** What is being asked **
In the listing, update the stretch from the line containing "Coastal Beach House" through the line containing "Asics gel nyc". Rewrite those lines with "Kitchen" changed to "Dining Room" and everything else left as it is.

** Source material **

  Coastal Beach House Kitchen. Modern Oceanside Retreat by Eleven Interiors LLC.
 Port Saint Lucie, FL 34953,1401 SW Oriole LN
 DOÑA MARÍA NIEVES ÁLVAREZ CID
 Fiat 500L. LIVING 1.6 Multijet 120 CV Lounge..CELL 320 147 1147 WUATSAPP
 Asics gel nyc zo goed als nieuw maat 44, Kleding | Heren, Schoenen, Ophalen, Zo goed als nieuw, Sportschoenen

--

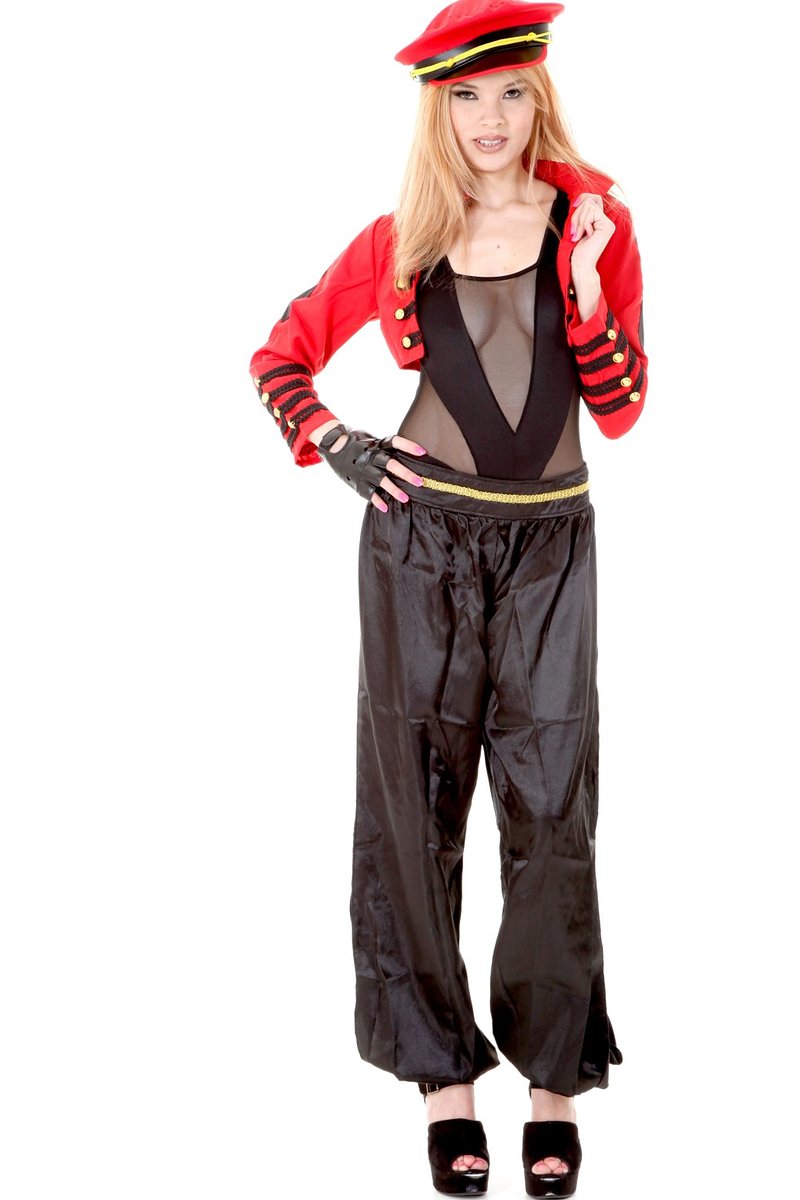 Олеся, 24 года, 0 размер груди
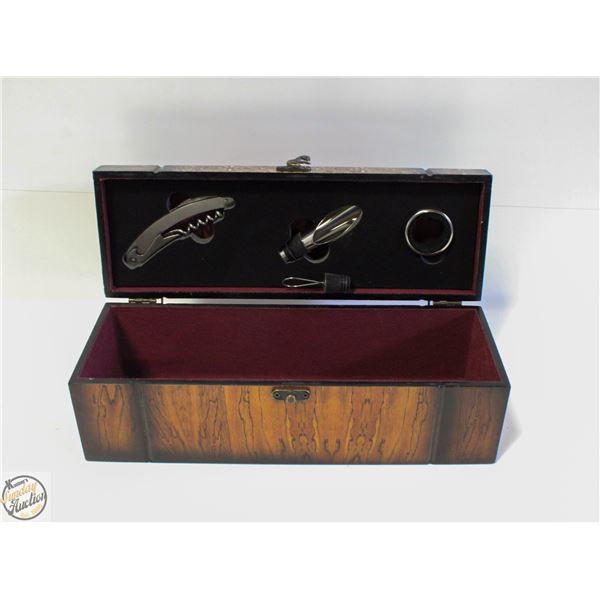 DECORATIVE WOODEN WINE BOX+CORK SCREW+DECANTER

--

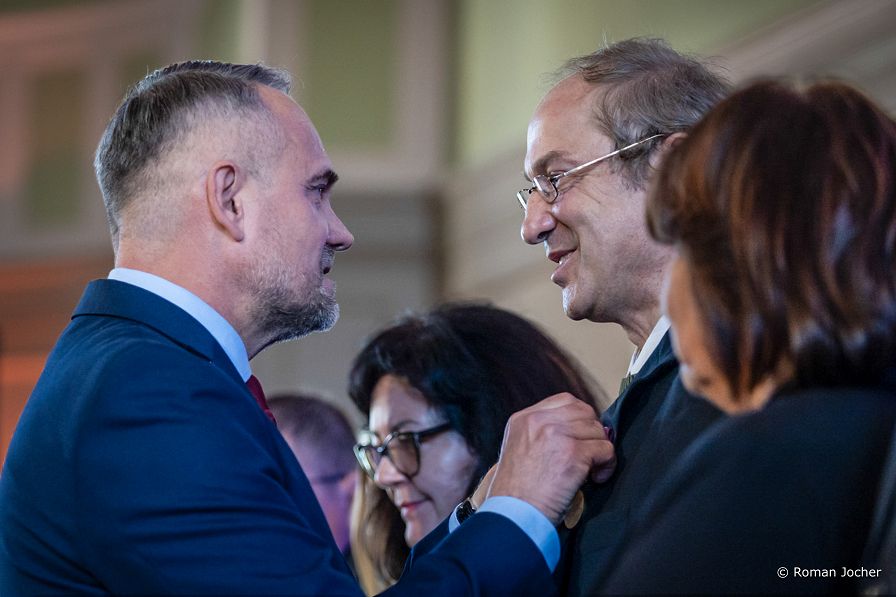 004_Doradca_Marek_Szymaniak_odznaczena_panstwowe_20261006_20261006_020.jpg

** Final answer **
  Coastal Beach House Dining Room. Modern Oceanside Retreat by Eleven Interiors LLC.
 Port Saint Lucie, FL 34953,1401 SW Oriole LN
 DOÑA MARÍA NIEVES ÁLVAREZ CID
 Fiat 500L. LIVING 1.6 Multijet 120 CV Lounge..CELL 320 147 1147 WUATSAPP
 Asics gel nyc zo goed als nieuw maat 44, Kleding | Heren, Schoenen, Ophalen, Zo goed als nieuw, Sportschoenen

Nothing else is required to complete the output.